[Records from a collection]
%%

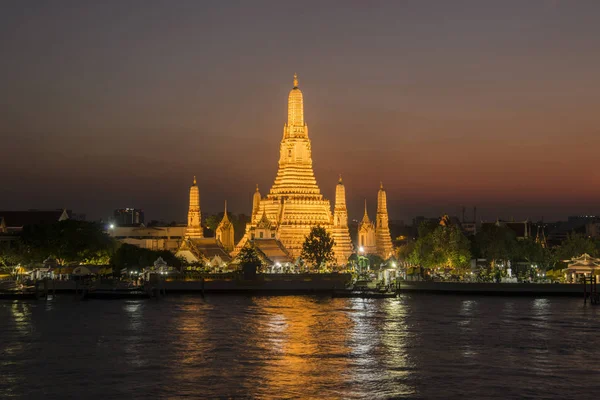 Templo Wat Arun Río Chao Phraya Ciudad Bangkok Tailandia Asia — Foto de Stock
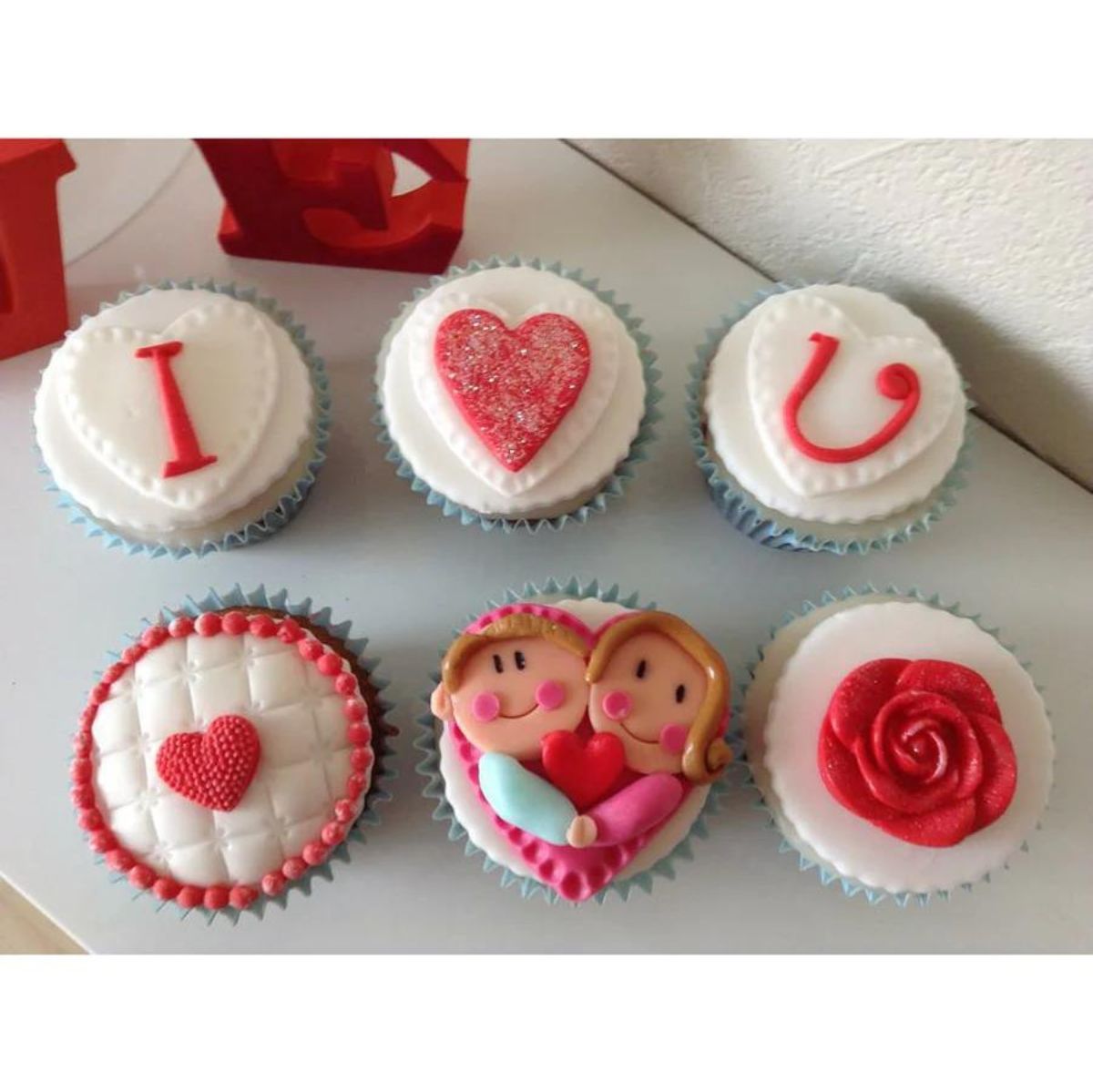 Cute Love Cupcakes - Dough and Cream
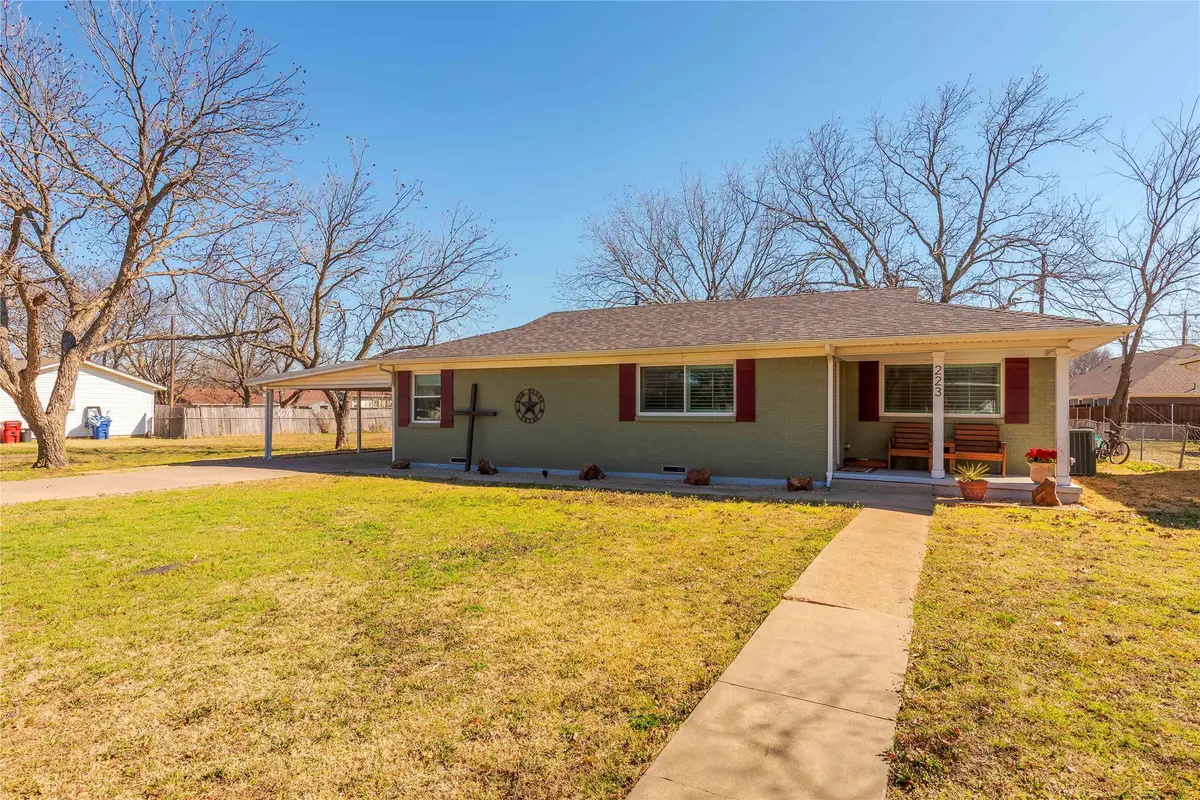 223 Garver Avenue, Van Alstyne, TX 75495 - #1
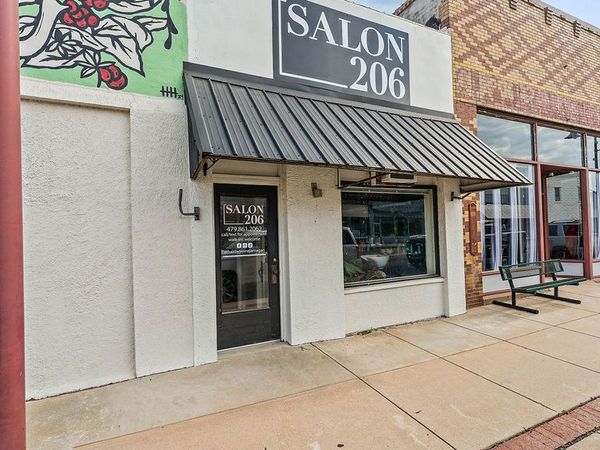 206 E Main Street, Gentry, AR 72734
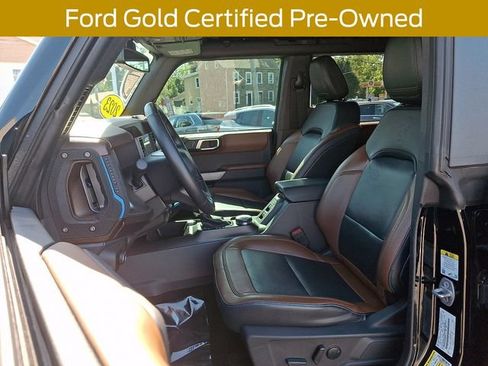 Used 2023 Ford Bronco Outer Banks w/ Sasquatch Package AWD/4WD image 16
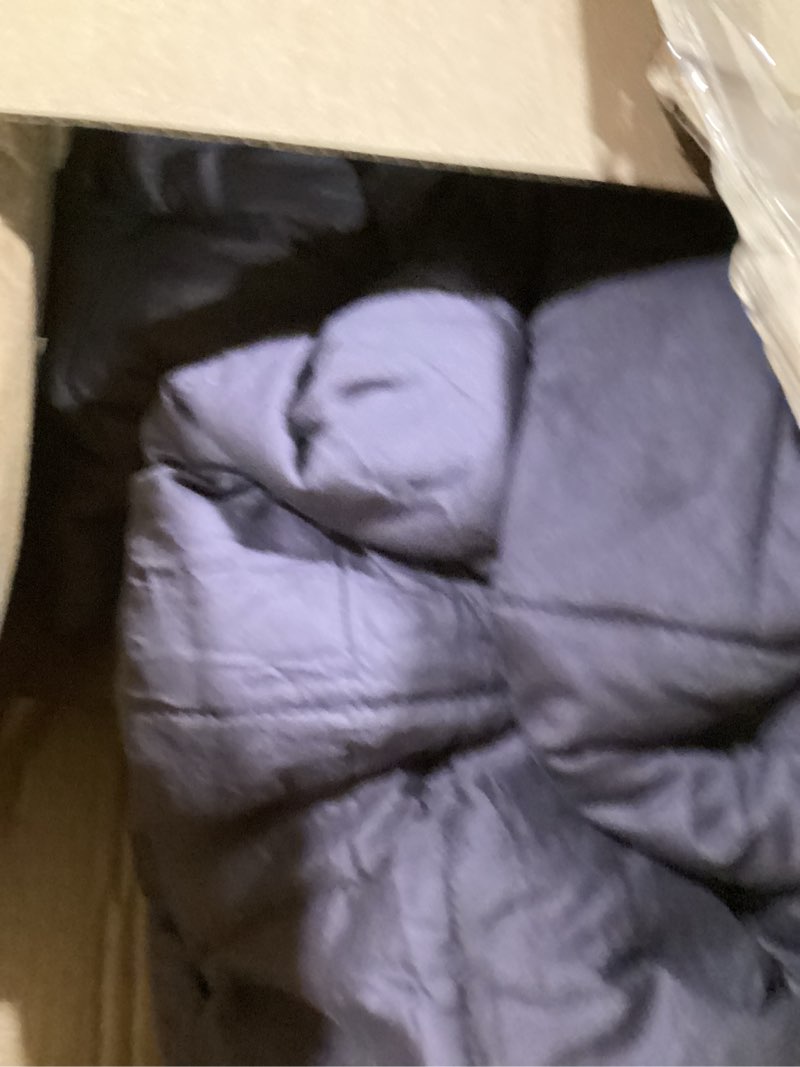 Condition photo showing Good Condition for sivio cotton weighted blanket for adults, king size 80"x87" 25 lbs | cooling, breathable and soft; filled with glass beads; washable; heavy throw for calming, sleep and nap; dark grey cotton dark grey 80"x 87" 25lbs
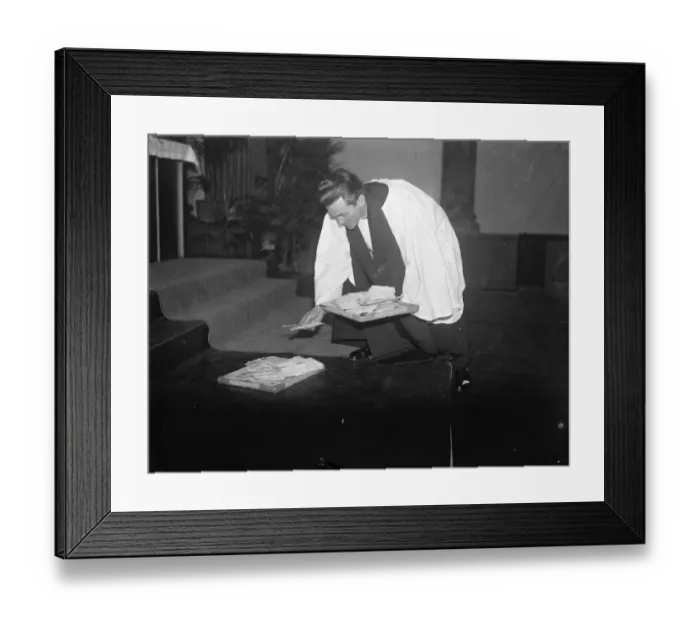 Framed Print : Crippled men and women attend first faith healing service celebrated in Brighton Framed Print : Crippled men and women attend first faith healing service celebrated in Brighton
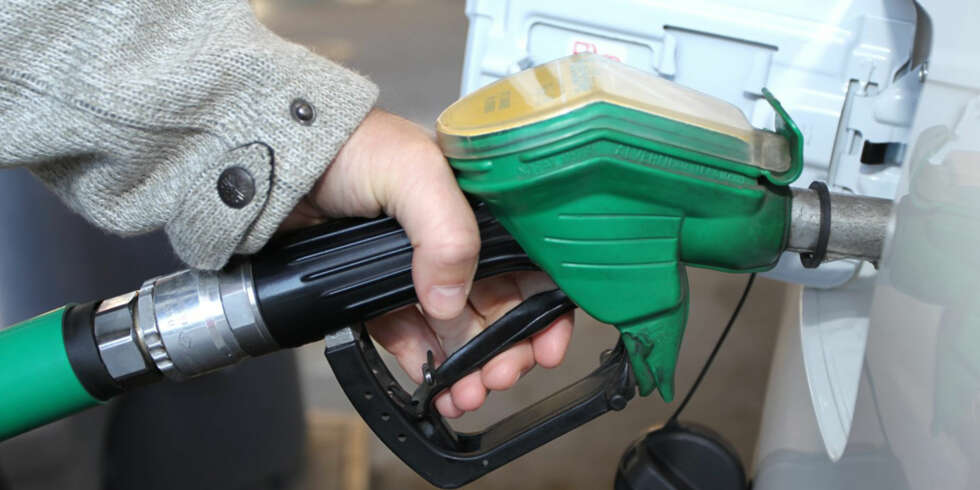 SJELDNERE: Dersom anslagene fra Bosch er riktige, kan du kjøre 10 prosent lengre mellom hver drivstoffylling med det nye rullemodussystemet. FOTO: Petter Handeland SJELDNERE: Dersom anslagene fra Bosch er riktige, kan du kjøre 10 prosent lengre mellom hver drivstoffylling med det nye rullemodussystemet. FOTO: Petter Handeland
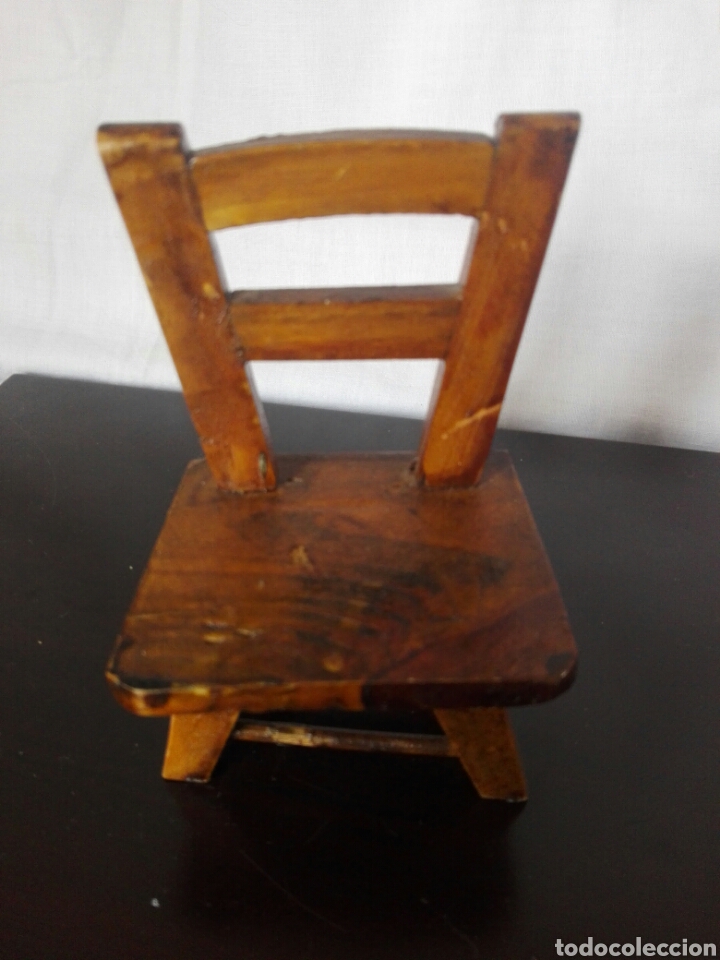 Casas de mu&ntilde;ecas: Silla sillita para mu&ntilde;eca en madera - Foto 1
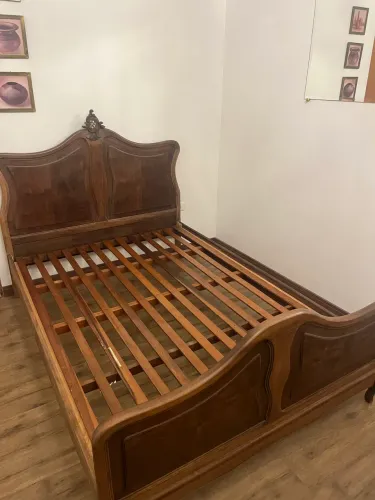 Cama de casal Antiga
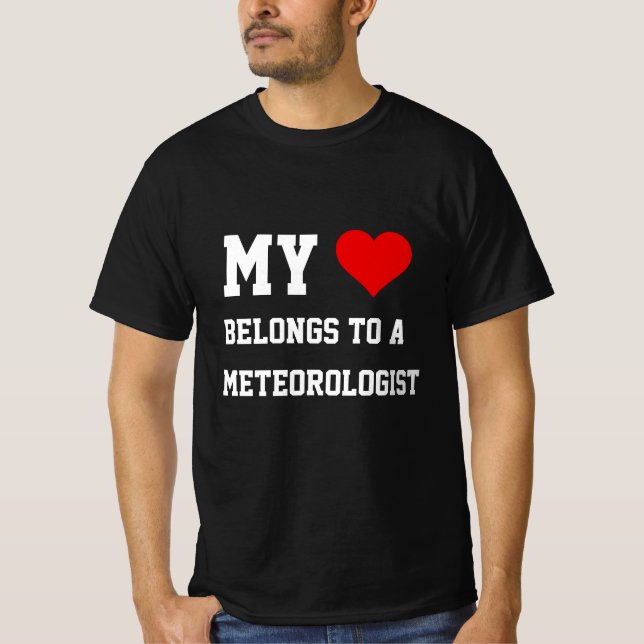 Mina Tillhör till en meteorolog T-Shirt (Framsida)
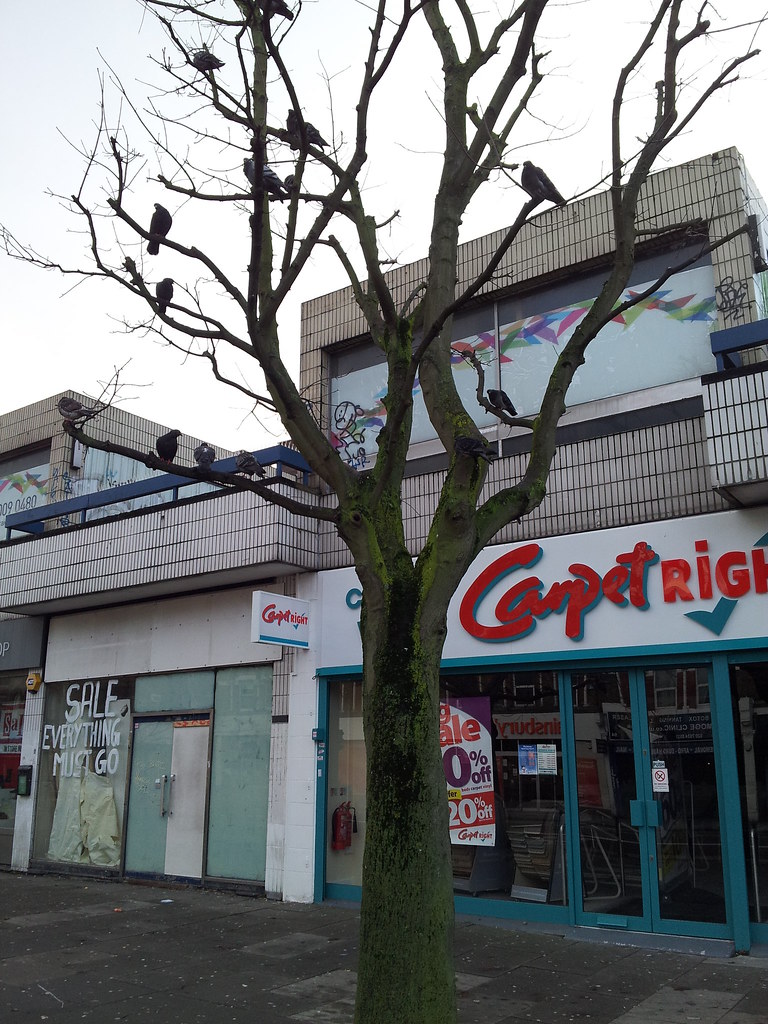 Kilburn High Road 25/12/2013 Christmas Day. I'm wandering … Flickr
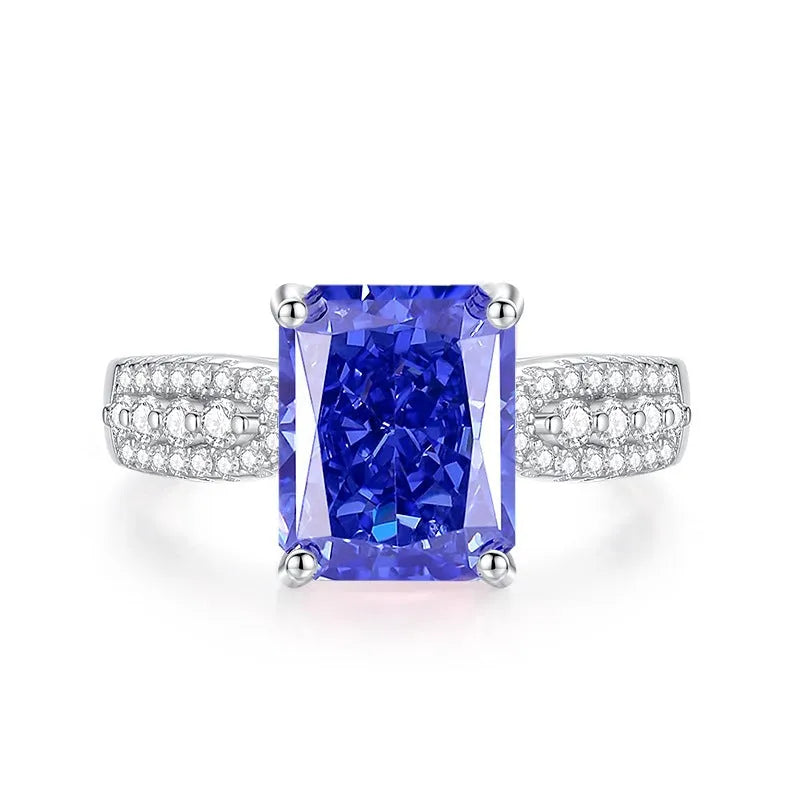 Heart-shaped sterling silver ring with zircon stone in ice flower cut, showing 1.5 cm width and 1.8 cm height dimensions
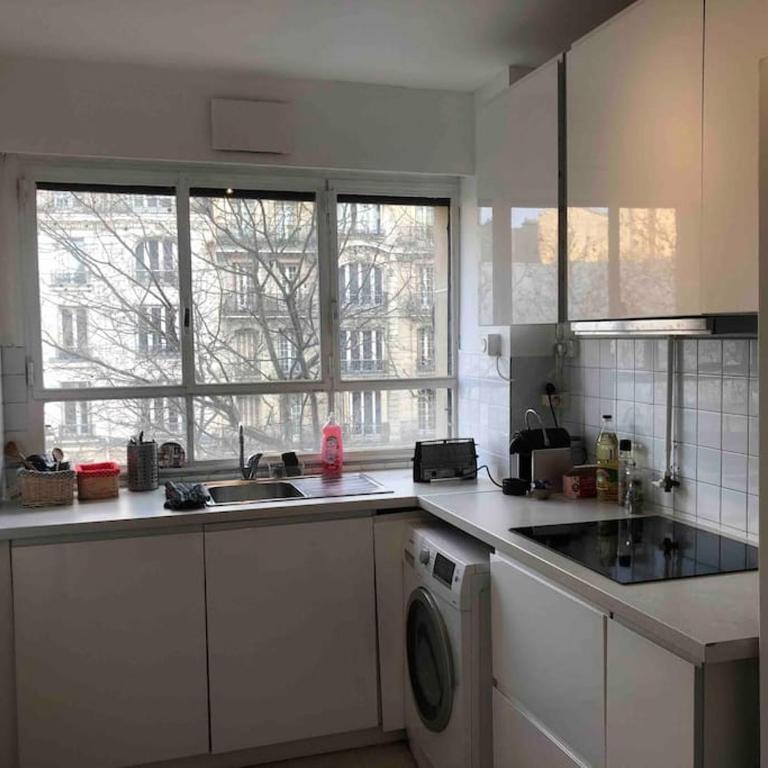 Grand appartement proche métro - One-Bedroom Apartment - 2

%%

Work task: Write out exactly and only the lines that run from the start of the data above through the line containing "Used 2023 Ford", leaving the pictures out.

Task answer:
 Templo Wat Arun Río Chao Phraya Ciudad Bangkok Tailandia Asia — Foto de Stock
 Cute Love Cupcakes - Dough and Cream
 223 Garver Avenue, Van Alstyne, TX 75495 - #1
 206 E Main Street, Gentry, AR 72734
 Used 2023 Ford Bronco Outer Banks w/ Sasquatch Package AWD/4WD image 16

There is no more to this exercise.